As shown in Fig. 6, the R2 of fitting result of the trend displacement with Gauss equation is 0.9956. The RMSE is 15.66, MSE is 254.44, and MAE is 13.11. The RMSE, MSE and MAE of periodic displacement prediction based on RF algorithm are 5.44; 29.58 and 3.01, respectively. The RMSE, MSE and MAE of periodic displacement prediction based on SVM algorithm are 8.76; 76.82 and 3.59, respectively. And the RMSE, MSE and MAE of accumulative displacement prediction based on GA-CEEMD-RF method are 17.47; 305.28 and 13.98. And the RMSE, MSE and MAE of accumulative displacement prediction based on GA-CEEMD-SVM model are 19.67; 387.10 and 14.57.

Fig. 6
3 fitted multi-line graphs of displacement value for 3 components from January 2010 to January 2017. The observed and predicted values based on S V M and R F rises in the trend component, fluctuates with peaks and dips in the periodic, and has ascending peaks in the accumulated component.

### Study questions
[1] In the displacement prediction excerpt, what R2 did the Gauss equation achieve when fitting the trend displacement?
[2] Write the next part of the displacement prediction excerpt, picking up after its final sentence.

### Data block
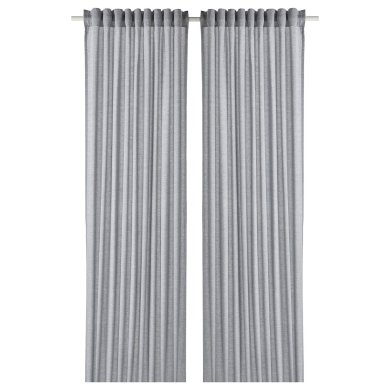IKEA HANNALILL (ИКЕА ХАННАЛИ) 20498452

### Results by task
[1] 0.9956

[2]
The fitting result of the trend displacement with Gauss equation; the periodic component prediction result based on RF model and SVM model; the accumulative displacement prediction results of GA-CEEMD-RF model and GA-CEEMD- SVM model (after Li et al. 2021)

As is known to all, the smaller the evaluation value, the better the model performance. Hence, the results comparison shows that both SVM model and RF model perform well on step-like landslide periodic component forecasting, but the GA-CEEMD-RF model possesses better prediction capacity than that of SVM model in general.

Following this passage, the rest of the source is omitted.